I originally thought I'd have my chapbooks at the beginning of summer, but there's been an 8 week delay, and it won't surprise me if the delay stretches longer.
It won't be a bad thing to have an autumn release of my chapbook. I need to start to think about doing a few readings perhaps, or having a party here or there. My younger self might have already done the planning and the organizing. My older self says, "See how it all works out--I had no readings scheduled, and so I can wait to plan readings until I have the books in hand." I've done pre-release readings hoping that people would buy books, and no one did.
As I sent out e-mails to let pre-release purchasers know of the delay, my thoughts returned to the poems in the chapbook, and since teachers head back to school down here a week from Monday, let me post my Nancy Drew as teacher poem to cheer up your Thursday.
Nancy Drew and the Mystery of the Pre-Drop Outs
Nancy Drew decides she needs new
mysteries to solve, so she returns
to school, to mold young minds.
Long ago, in between cracking cases
involving diaries or letters or maps and solving
secrets in attics and towers, she got a teaching
certificate, as ambitious women did in those days.

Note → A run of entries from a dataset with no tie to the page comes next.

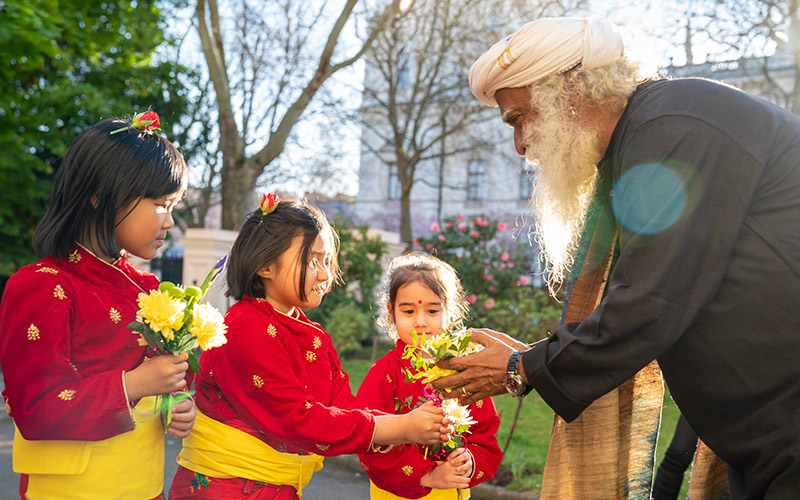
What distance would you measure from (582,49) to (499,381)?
1.26m

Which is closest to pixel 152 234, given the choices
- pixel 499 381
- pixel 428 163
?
pixel 499 381

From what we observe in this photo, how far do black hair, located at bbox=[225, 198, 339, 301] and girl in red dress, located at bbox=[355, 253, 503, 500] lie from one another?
1.97 feet

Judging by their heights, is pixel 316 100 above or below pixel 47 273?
above

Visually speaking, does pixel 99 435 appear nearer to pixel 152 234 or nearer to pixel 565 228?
pixel 152 234

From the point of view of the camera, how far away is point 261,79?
73.6ft

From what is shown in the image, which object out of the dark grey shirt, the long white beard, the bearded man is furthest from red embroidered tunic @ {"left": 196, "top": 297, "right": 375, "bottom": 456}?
the long white beard

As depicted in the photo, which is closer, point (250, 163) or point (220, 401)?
point (220, 401)

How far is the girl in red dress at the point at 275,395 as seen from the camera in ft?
8.14

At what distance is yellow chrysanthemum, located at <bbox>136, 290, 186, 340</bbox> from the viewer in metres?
2.11

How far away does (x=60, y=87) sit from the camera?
12719 mm

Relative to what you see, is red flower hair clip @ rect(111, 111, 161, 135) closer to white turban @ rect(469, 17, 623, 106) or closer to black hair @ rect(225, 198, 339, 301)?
black hair @ rect(225, 198, 339, 301)

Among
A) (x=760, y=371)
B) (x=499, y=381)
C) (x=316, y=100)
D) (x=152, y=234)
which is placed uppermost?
(x=316, y=100)

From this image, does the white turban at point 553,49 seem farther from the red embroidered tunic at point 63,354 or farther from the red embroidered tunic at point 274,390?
the red embroidered tunic at point 63,354

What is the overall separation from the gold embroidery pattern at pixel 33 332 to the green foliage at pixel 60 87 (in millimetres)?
10162
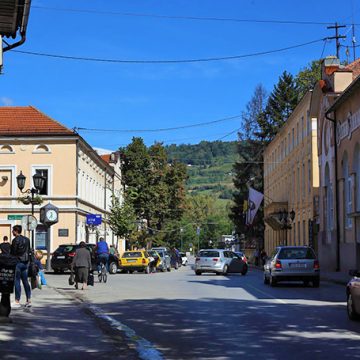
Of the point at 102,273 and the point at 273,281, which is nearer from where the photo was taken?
the point at 273,281

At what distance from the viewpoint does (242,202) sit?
7588 cm

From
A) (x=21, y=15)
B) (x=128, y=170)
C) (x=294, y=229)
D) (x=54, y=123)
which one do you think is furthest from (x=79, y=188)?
(x=21, y=15)

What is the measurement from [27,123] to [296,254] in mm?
31003

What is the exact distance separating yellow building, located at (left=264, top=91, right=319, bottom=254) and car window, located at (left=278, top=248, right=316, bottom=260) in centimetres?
1921

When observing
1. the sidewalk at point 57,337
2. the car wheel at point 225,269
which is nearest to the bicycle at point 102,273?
the car wheel at point 225,269

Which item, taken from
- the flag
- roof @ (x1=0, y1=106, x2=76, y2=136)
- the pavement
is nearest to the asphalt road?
the pavement

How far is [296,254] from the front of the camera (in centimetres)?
2467

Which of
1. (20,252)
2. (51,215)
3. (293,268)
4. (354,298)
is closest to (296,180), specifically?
(51,215)

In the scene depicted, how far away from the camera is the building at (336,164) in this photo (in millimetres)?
33594

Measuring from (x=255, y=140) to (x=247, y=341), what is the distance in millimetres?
65140

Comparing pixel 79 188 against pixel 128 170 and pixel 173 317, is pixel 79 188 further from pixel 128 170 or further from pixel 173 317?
pixel 173 317

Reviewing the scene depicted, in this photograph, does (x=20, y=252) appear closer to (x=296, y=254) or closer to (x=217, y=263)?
(x=296, y=254)

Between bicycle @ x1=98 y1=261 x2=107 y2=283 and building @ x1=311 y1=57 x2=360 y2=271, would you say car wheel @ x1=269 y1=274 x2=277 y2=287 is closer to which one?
bicycle @ x1=98 y1=261 x2=107 y2=283

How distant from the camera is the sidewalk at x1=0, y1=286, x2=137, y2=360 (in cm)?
911
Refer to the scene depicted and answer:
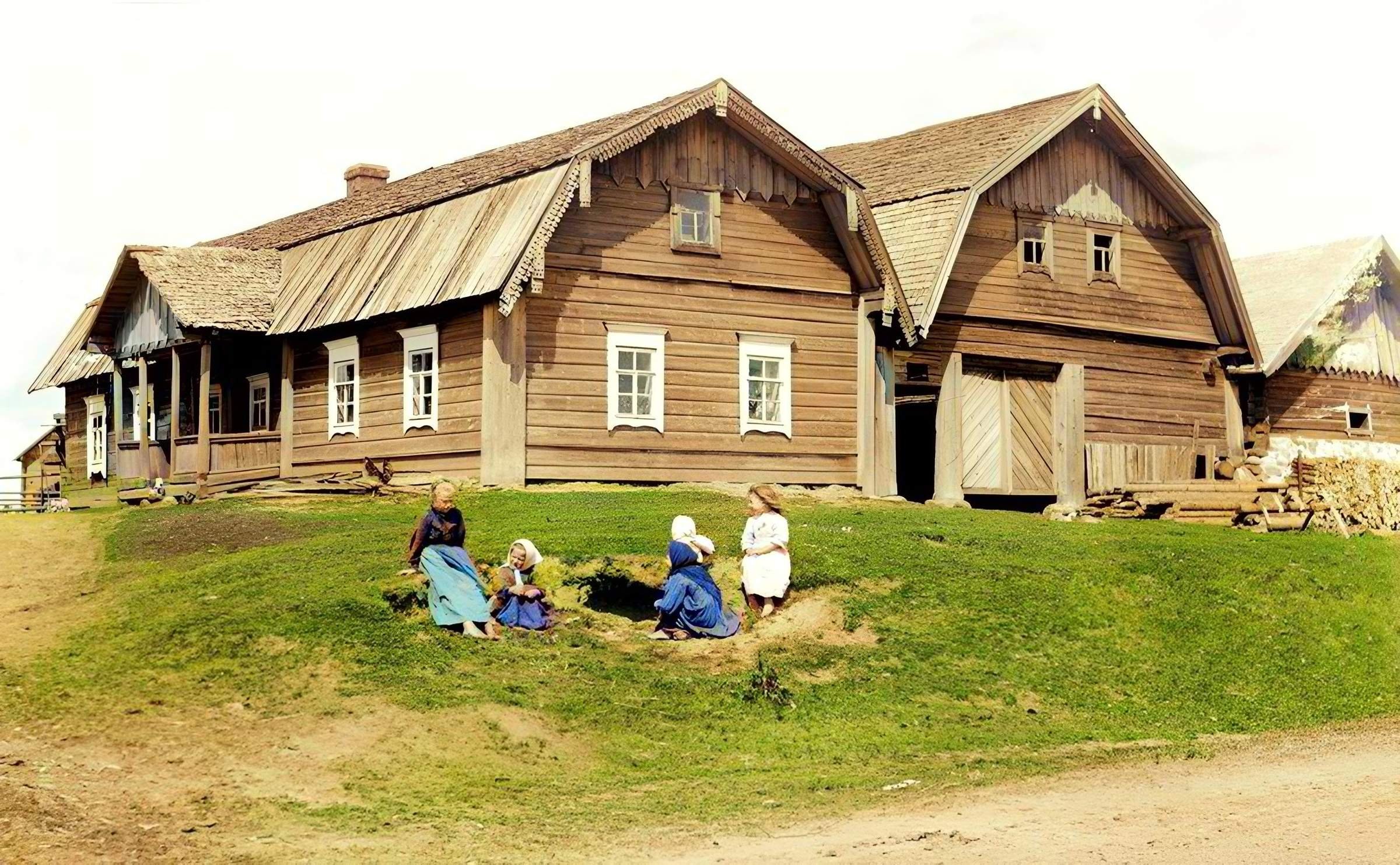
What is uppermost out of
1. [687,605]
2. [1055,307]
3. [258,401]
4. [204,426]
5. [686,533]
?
[1055,307]

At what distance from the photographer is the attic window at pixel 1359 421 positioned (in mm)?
A: 39875

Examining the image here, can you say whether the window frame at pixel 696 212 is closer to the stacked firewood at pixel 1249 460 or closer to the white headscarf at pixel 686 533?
the white headscarf at pixel 686 533

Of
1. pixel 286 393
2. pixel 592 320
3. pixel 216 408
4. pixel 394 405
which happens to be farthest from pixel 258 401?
pixel 592 320

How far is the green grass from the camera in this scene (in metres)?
14.3

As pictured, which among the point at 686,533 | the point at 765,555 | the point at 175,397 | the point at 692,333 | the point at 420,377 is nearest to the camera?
the point at 686,533

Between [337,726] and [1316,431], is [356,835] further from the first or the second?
[1316,431]

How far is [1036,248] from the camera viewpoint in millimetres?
34000

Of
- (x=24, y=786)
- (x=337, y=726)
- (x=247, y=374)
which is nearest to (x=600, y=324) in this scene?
(x=247, y=374)

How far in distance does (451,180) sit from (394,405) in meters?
4.84

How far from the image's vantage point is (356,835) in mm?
12086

Now she calls the school board to see
how she might be of use.
Her credentials, old and out of date,
don't prevent her from taking charge
of the most hopeless classrooms,
the students on a layover
on their journey to juvenile court.
Given tattered textbooks and worksheets without
answer keys, Nancy Drew adopts
a different approach. As always, she calls
on her friends.
Bess runs a bakeshop, so she teaches
the students to cook, a retro home-ec
approach. Nancy Drew's feminist critics
would not approve, but this generation
of students, raised on cooking shows, responds
with rare enthusiasm.
Nancy Drew believes in fresh air and sunshine,
so she recruits her friend George, a marine
biologist, for ideas. George leads
field trips to various ecosystems:
swamp walks and snorkeling and soon
some of the students are ready
for college-track science classes.
These clues to a better future don't prevent
some of her students from sneaking
away to explore more ancient secrets.
She tries to keep them focused on the future,
but she remembers Ned Nickerson
and those cars now considered classics.
She thinks Of Ned in the roadster,
and later, her love confined to the hospital bed,
immune from rescue, unable to hear
her whispered pleas.
She kisses the old locket always worn
around her neck and writes the day's lesson
plan on the white board. At the end
of the day, she erases the smeared
lines from the board to leave a blank
space to be filled again in the morning.